Stocking for the Future

 

About six years ago – or so – Sal and I began putting a few extra groceries away every month.  To be honest we weren’t too confident where our country was headed and the West Coast has an impending earthquake hanging over head – or underfoot!

We just thought we would feel better if we had a food reserve is need be.  We began slowly and after about three years of consistently buying a bit extra we had a two-year supply put away.

We are very fortunate that our old 1906 house has a room in the basement which was built as a cold room for food storage – I know not everyone is as fortunate.  But please don’t let that delay your beginning to stockpile a food reserve.

Where to begin: – Let’s start by just making a list of the groceries you buy regularly, the dry goods you use weekly and monthly – flour, rice, beans, pasta; mixes you may use for short cuts in cooking like prepackaged cornbread or a spaghetti or gravy mix.  Take your time and make as complete a list as you can.

Once you have made your list decide how long you want to plan ahead.  Sal and I began with just three months – moved to six and then to two years.  You do not have to do this all at once and room for storage is another gauge for you to keep in mind.

If we just look at three months you can figure out how many cans of green beans or corn or beets you need; how many cans of evaporated milk you will use in three months; what about canned soup or pasta or canned fruit.  You get the concept and beginning is the best step forward.

One error we made when we began was putting some food up in five gallon cans.  This wasn’t very smart – after all there are just two of us.
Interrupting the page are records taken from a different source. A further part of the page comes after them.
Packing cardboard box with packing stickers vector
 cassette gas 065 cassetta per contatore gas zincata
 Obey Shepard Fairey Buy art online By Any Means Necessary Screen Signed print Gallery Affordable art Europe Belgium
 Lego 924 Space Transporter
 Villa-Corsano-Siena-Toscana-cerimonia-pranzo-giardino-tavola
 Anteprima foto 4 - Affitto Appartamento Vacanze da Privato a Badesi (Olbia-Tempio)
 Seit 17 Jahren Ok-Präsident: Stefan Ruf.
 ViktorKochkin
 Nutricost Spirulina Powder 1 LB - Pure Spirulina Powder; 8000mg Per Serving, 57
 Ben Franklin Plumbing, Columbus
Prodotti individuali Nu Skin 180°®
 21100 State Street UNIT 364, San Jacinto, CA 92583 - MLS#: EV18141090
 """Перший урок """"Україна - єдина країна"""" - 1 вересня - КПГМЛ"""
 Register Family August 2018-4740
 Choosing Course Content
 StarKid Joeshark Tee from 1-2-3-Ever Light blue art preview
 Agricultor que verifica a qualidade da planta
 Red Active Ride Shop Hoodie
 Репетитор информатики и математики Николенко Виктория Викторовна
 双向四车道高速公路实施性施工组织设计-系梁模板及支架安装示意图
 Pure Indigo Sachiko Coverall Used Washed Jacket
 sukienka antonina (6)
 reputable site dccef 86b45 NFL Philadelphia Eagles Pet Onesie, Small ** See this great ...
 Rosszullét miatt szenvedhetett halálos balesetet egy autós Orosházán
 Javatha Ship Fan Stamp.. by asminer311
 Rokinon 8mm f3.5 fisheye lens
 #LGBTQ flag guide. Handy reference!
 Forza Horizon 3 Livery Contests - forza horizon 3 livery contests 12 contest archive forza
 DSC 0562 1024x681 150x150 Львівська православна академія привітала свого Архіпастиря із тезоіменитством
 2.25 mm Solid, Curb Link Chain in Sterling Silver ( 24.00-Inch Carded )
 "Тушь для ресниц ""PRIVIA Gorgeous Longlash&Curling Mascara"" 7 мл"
Once you open a five gallon bucket of beans – oh my – that is a lot of beans.  Not to mention the darn bucket weighs a ton! We learned quickly that #10 cans are a much better method of long-term storage for may of the basics we need.  A #10 tin is the size you see in the commercial or perhaps school section of the grocery store – much easier to consume than a five gallon bucket!  More on the #10 tins later.

We’ve all been shopping for a long time but a few hints that helped us.  We like locally canned items and found that our local Bi-Mart carries a brand of canned vegetables that we like – Santiam brand.  They periodically have the cans on sale so we would buy a case of our favorite vegetables.  Twelve cans gives us enough to use two cans a month for six months – see how easy that was – you are already six months stocked!  Watch for specials on the items your family enjoys and buy some extra – perhaps more than you usually would purchase.

If you have a large pantry you are blessed and just need to organize a bit to increase your food retention area.  If you are short on storage consider a hall closet or perhaps having some cased goods under your bed.  You do not want your canned goods to freeze but if your garage is heated or protected you can store items there as well.

One issue which always comes up is “What about the expiration date on the canned goods/”  I have it from a very reliable source that the expiration dates do not mean very much.  Canned goods may, after a time, lose some of their nutritional value.  But is you are stockpiling for six months or a year you do not have to be concerned.  Rotating your stock will eliminate most of that issue anyway  – and you always want to use the older products first.

I have a list of our items which I will post later – I am having difficulty formatting it to fit in the blog!  I have our long-term storage list and then our pantry access list which is where you will want to begin.

Begin today – start making that list of all the items you use in a week – expand it to two.  Most of repeat many of our meals on a regular basis so this is an easy step to begin.  I will be back with a list and additional info in a few days.  I’ll be checking on you to see how your list making is going!

Happy Stocking for the Future – It is a great feeling of security to know you and your family will not go hungry in case of an emergency or an unexpected crisis.